Hey guys, thanks for taking my questions. I just had a clarification on OPZELURA and then one on PEMAZYRE. On OPZELURA of the 3,000 tubes shipped that you mentioned, is there any expected inventory in stocking or is that expected to directly translate into prescriptions? And then on Pemazyre, I guess just thinking about market dynamics here in cholangiocarcinoma, given the sort of flattish sequential sales and how much additional growth opportunity you see in CCA? And again, help us understand the opportunity in non-small cell lung cancer and upcoming data disclosures for the Pemazyre program. Thanks so much.

Sure. Michael, so for the first one, the 3,000 tubes shipped, no, I don't think there's really much inventory. I think all of those tubes shipped to pharmacies will translate into prescriptions. The reason is simply that a drug like this, they don't keep on their shelf for a long period of time. They're going to make sure that, in fact, patients have insurance coverage or they have access to the drug before they're going to order this from the wholesalers. So, I don't think there's very much inventory there at all. Obviously, there's inventory at each of the wholesalers’ sites that will eventually go out to pharmacies. In fact, most of these pharmacies are independent pharmacies, so pharmacies that are very used to working with dermatologists, as that's their most of their practice. So that's actually very encouraging, because the dermatologists like to work with their local pharmacies that are experienced in working with dermatologists. As far as the hemagglutinin goes and the cell carcinoma market in the U.S., sure there are growth opportunities there.
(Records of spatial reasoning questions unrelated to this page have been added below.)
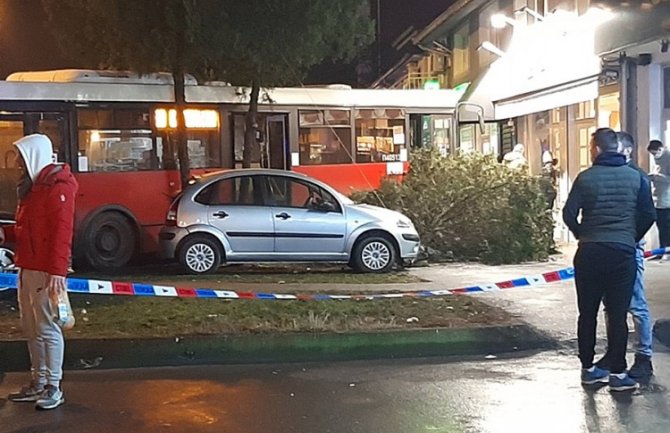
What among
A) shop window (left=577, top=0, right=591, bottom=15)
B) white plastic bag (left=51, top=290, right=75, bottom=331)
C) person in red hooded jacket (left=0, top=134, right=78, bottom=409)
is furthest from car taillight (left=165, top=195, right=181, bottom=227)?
shop window (left=577, top=0, right=591, bottom=15)

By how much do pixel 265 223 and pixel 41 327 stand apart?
275 inches

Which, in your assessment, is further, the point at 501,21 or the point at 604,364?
the point at 501,21

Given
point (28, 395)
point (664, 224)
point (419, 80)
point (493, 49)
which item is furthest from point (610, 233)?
point (419, 80)

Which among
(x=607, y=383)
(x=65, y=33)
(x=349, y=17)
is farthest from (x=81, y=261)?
(x=607, y=383)

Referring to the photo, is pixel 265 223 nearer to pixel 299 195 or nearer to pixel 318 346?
pixel 299 195

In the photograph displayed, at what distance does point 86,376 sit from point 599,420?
14.4ft

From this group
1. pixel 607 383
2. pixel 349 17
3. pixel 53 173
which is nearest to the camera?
pixel 53 173

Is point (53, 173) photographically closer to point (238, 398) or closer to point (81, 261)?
point (238, 398)

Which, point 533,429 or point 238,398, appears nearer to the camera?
point 533,429

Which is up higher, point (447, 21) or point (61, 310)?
point (447, 21)

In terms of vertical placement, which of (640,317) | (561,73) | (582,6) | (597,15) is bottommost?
(640,317)

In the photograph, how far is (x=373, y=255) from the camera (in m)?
14.2

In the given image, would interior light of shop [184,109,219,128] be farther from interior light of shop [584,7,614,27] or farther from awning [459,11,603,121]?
interior light of shop [584,7,614,27]

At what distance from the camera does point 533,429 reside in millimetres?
6297
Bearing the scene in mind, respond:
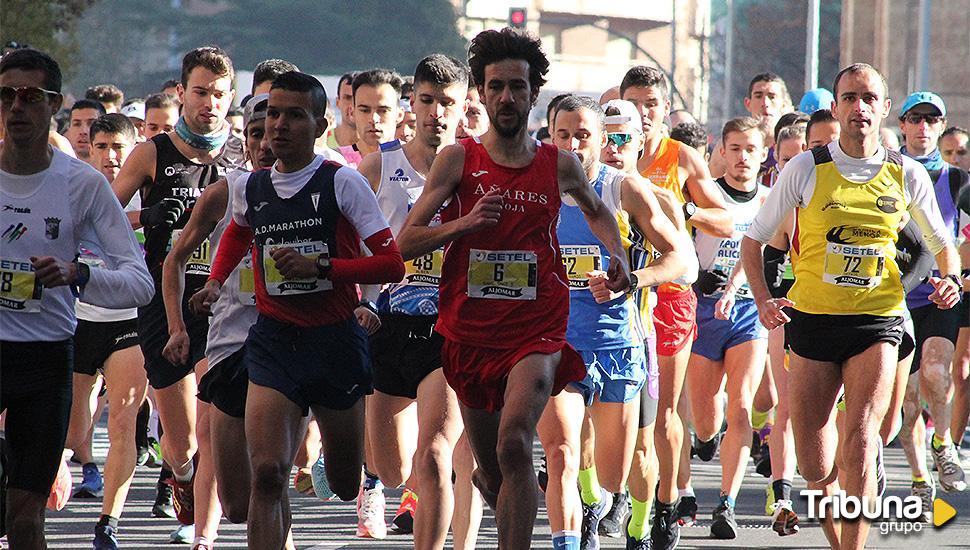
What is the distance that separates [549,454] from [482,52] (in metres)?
1.90

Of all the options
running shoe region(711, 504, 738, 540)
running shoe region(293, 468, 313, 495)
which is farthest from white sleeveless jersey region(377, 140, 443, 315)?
running shoe region(293, 468, 313, 495)

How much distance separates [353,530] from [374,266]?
3.30 m

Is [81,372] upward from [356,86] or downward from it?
downward

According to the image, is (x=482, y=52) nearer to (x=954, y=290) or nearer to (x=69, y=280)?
(x=69, y=280)

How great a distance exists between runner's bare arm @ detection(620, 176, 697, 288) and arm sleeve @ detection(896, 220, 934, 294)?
98 cm

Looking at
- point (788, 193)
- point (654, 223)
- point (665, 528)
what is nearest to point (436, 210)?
point (654, 223)

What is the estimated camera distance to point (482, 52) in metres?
6.87

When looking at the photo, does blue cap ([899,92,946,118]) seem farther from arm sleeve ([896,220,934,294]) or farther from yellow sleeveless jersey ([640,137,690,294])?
arm sleeve ([896,220,934,294])

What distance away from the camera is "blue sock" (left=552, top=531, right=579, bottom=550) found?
7637 millimetres

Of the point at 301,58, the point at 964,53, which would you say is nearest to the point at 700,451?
the point at 964,53

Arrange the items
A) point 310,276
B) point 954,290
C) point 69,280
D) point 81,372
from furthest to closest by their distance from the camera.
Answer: point 81,372 < point 954,290 < point 310,276 < point 69,280

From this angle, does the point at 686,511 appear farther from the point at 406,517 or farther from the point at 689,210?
the point at 689,210

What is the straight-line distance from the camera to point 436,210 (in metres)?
6.73

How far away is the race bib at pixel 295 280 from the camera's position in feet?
21.9
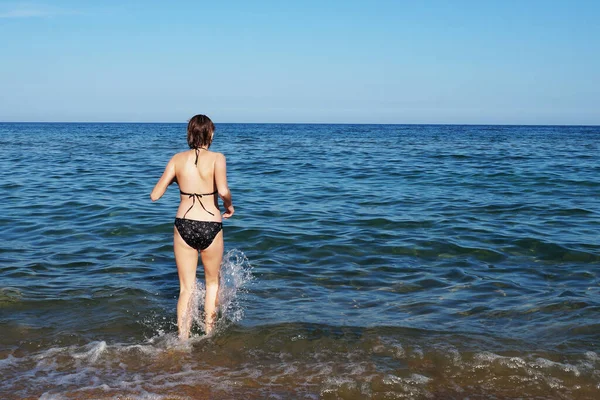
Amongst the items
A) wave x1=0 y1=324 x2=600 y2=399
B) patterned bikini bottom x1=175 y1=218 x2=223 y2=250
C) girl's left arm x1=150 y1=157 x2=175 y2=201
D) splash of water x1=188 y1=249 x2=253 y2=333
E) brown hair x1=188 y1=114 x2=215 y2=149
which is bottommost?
wave x1=0 y1=324 x2=600 y2=399

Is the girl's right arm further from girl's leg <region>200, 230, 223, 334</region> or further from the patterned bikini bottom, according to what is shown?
girl's leg <region>200, 230, 223, 334</region>


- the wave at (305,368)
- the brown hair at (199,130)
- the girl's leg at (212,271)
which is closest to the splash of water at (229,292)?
the girl's leg at (212,271)

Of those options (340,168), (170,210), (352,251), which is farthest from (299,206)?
(340,168)

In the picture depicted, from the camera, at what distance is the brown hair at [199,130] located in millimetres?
5613

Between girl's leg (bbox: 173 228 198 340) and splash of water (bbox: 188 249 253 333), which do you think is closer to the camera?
girl's leg (bbox: 173 228 198 340)

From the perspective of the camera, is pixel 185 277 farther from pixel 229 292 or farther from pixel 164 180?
pixel 229 292

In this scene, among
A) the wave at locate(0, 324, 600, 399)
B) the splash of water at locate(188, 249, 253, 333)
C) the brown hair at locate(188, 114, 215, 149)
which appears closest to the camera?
the wave at locate(0, 324, 600, 399)

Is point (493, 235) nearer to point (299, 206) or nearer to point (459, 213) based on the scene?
point (459, 213)

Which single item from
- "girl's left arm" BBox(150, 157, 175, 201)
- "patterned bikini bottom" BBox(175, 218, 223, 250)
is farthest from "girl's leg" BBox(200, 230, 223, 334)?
"girl's left arm" BBox(150, 157, 175, 201)

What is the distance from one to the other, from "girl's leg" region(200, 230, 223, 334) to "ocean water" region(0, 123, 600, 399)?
0.23 metres

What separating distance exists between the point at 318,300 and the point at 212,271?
183 centimetres

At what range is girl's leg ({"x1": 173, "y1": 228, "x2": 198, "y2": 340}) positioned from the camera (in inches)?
232

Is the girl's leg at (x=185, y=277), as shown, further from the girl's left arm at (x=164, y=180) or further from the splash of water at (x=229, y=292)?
the girl's left arm at (x=164, y=180)

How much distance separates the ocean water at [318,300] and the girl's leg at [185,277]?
216 mm
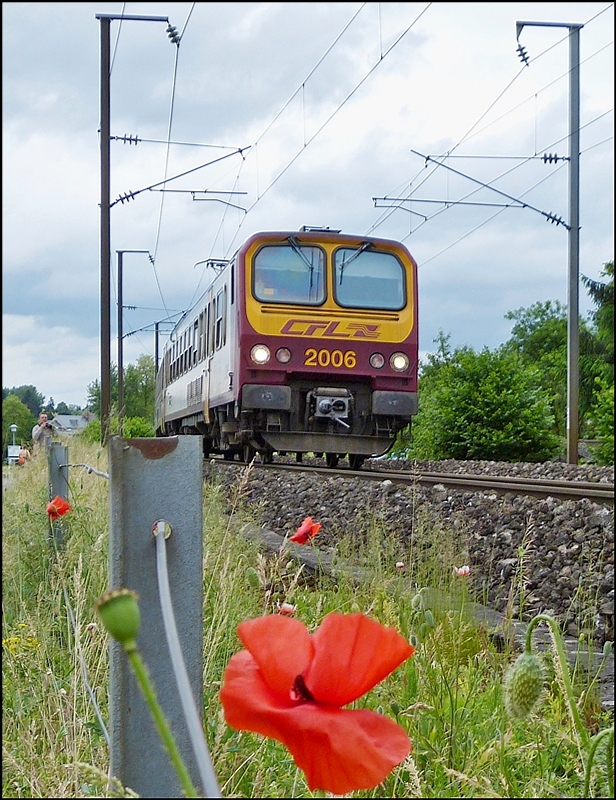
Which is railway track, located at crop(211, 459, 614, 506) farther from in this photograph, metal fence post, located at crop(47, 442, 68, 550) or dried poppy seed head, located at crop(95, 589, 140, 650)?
dried poppy seed head, located at crop(95, 589, 140, 650)

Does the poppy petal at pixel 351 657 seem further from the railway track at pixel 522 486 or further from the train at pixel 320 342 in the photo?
the train at pixel 320 342

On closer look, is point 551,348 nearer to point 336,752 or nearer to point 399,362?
point 399,362

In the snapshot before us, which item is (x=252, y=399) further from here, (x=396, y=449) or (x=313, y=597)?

Obviously, we have a first-line study. Moving into the first-line study would actually mean a whole lot to us that we know that there are patients being tested for FGFR2 alterations and rearrangements, but there could be more patient tests. The more patients that are tested to identify that they might have this FGFR2 alterations, then they would be candidates for Pemazyre, so I think there is growth there but it is, as you know, a very small patient population. And as far as the lung cancer patient population goes, we'll have to see how many patients actually do have FGFR alterations in lung cancer. And we'll see what the future opportunities are there as we continue to roll out our studies.

Good morning, everyone. This is Rob Andrew on for Matt Phipps here. Just wanted to follow up on the earlier question that on the sample products and the potential issues there. How is that sample product actually different from the prescription product if at all? Are they produced separately and are there likely to be any issues with the commercial product at all? Thanks.

Yes, the samples are produced differently. It's a 5-gram tube that requires different pressure to fill. We created about 140,000 samples. Regarding the 60-gram tubes, we are reviewing all batches to ensure that if there is a texture issue, we can address it. We are following up on reports that suggest there might be a texture problem with the 60-gram tube. We are currently investigating that. We need to conduct a root cause analysis, and we have thousands of tubes in circulation. We'll need to retrieve those from patients or healthcare providers to analyze them and check the storage conditions. After completing this analysis, we will determine the next steps.